- [Instruksi Tertulis] Tolong salin tanpa perubahan satu huruf pun bagian kutipan perjalanan di bawah yang dibuka dengan kata-kata berisi "Saya juga lupa" dan ditutup dengan "dan sepi. Oh!".

- [Kutipan Pilihan]
╔══
Saya juga lupa memperhitungkan keadaan sinyal internet dari server yang saya pakai. Kalau di rumah mertua, entah kenapa sinyalnya hilang. Trus, mau nebeng aplikasi kakak ipar, sinyalnya juga hilang karena mati lampu. Tepok jidat dah! Mana saat itu, waktu sudah mepet untuk check in di loket Damri. Saya dan suami saling cari sinyal sampai keluar rumah, gelap dan sepi. Oh!

Saya telpon adik saya yang di rumah (untungnya sinyal telepon gak ikut hilang juga), dan suami saya cari pinjeman aplikasi ojek online ke rumah kakak. Akhirnya dapat, yes! Alhamdulillah, ada tetangga yang punya aplikasi ojek online itu dan pesenin. Lega deh. Eh tapi.. rupanya deg-degan lagi karena kok mobilnya gak sampe-sampe sih? Kabar selanjutnya adalah, mobilnya terperosok di got. Aaarrghh ini gak boleh berangkat atau Cuma latihan jantung ya? Haha.

Kami bertiga (saya, suami, dan tetangga yang orderin gocar itu melihat jam dan sudah lewat dari menit ke 60 dimana waktunya harus check in. Jadi, mas tetangga yang baik hati itu langsung gercep juga keluarin mobilnya untuk anterin kami. Duh, rasanya tuh gak enak gimana gitu, jadi malah merepotkan dia yang seharusnya gak tau apa-apa. Tambah gak enak karna mas tetangga gak mau dikasih uang bensin. Tepok jidat lagi, haha. Pada akhirnya kami sampai dengan selamat dan tepat waktu. Gak berselang beberapa lama dari kami check in dan naik ke bus yang ternyata sudah rame, bus kami berangkat. Fiuhh, alhamdulillah. Drama ini berakhir lega.

Intermezzo di kapal laut.
Jadi karena mungkin kami berangkatnya pas long weekend juga ya, jadi ternyata kapal yang kami naiki padat sekali. Kami dapat kapal yang gak terlalu bagus juga. Kelas ekonomi tanpa AC, bangku keras, dan letaknya diluar, tambahan ada alat musik orgen tunggal. Wah alamat bakal berisik banget. Jadi kami cari kelas lain yang lumayan nyaman. Busyet kelas AC lesehan dan tempat duduk penuh semua! Yah, dengan berat hati dan itupun pakai cari-cari dulu, kami duduk di kelas ekonomi. Ya sudahlah, Cuma 2-3 jam ini.

Di tengah perjalanan, apa yang saya khawatirkan itu terjadi juga. Musik mulai dimainkan dan penyanyi-penyanyi mulai keluar. Perempuan muda dan setengah tua yang dandanannya dipaksa cantik mulai bernyanyi dengan musik yang keras. Duh, salonnya kegedean dengan ruangan yang ada.  Kadang saya berfikir, kalau saja mereka bernyanyi seperti di panggung gedung pertemuan yang slow, ceria tapi pas suaranya, pasti penontonnya juga banyak yang suka ya. Yah, selera dan jalan pikir orang kan berbeda ya.
╚══
- [Data yang Ditampilkan]
╔══
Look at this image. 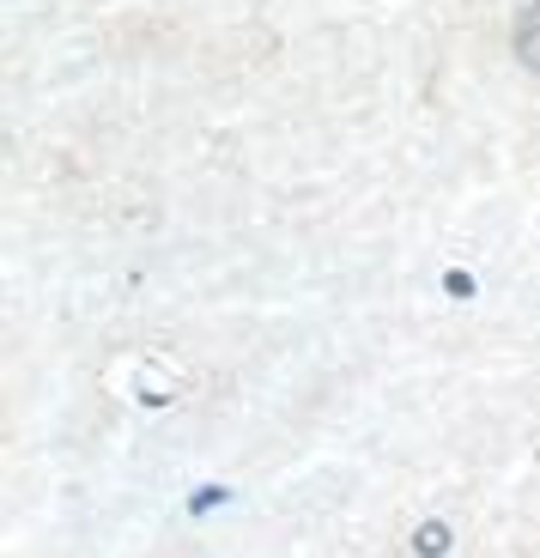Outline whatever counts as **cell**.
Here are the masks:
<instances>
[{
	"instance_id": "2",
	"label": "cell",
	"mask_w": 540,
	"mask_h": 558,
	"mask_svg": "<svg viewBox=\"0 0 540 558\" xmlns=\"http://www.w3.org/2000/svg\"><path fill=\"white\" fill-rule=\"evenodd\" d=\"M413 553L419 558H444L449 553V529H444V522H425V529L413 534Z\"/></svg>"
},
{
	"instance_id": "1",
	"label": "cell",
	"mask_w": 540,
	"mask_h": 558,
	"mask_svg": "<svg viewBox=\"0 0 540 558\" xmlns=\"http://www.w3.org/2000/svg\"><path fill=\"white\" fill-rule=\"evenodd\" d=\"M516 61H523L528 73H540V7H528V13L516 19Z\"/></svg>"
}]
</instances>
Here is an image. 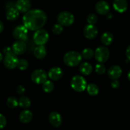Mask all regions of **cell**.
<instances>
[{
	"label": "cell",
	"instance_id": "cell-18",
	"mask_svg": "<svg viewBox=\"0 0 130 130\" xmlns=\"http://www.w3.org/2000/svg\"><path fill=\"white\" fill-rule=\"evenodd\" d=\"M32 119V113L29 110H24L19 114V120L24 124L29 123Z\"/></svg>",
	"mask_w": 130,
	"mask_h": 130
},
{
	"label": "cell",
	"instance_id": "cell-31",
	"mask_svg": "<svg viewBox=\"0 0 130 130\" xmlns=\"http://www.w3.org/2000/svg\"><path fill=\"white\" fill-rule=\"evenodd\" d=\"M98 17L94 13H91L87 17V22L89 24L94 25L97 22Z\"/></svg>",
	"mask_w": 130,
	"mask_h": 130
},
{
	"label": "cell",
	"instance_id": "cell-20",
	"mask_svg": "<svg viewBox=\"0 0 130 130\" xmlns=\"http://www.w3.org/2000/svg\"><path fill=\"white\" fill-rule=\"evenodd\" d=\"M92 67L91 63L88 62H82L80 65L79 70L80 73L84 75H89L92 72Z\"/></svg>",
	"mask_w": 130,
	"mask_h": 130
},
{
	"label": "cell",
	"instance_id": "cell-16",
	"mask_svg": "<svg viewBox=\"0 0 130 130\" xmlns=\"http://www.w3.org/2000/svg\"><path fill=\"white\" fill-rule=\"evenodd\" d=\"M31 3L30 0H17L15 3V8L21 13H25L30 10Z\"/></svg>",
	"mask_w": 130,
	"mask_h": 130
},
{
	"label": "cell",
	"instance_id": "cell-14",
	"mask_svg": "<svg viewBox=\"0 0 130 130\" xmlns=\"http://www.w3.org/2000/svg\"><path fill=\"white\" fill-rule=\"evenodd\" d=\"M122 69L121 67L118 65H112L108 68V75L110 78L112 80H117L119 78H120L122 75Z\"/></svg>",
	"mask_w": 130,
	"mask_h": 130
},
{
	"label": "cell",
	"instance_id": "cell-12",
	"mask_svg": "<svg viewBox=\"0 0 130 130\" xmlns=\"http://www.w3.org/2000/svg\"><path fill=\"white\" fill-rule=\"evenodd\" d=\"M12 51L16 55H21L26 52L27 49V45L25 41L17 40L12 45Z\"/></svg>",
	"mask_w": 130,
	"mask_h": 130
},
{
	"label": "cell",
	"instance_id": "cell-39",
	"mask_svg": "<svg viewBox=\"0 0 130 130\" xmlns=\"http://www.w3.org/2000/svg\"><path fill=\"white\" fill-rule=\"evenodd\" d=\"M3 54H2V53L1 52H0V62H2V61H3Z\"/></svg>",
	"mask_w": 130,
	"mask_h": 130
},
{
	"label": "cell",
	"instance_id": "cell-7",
╚══
- [Jawaban Lengkap]
Saya juga lupa memperhitungkan keadaan sinyal internet dari server yang saya pakai. Kalau di rumah mertua, entah kenapa sinyalnya hilang. Trus, mau nebeng aplikasi kakak ipar, sinyalnya juga hilang karena mati lampu. Tepok jidat dah! Mana saat itu, waktu sudah mepet untuk check in di loket Damri. Saya dan suami saling cari sinyal sampai keluar rumah, gelap dan sepi. Oh!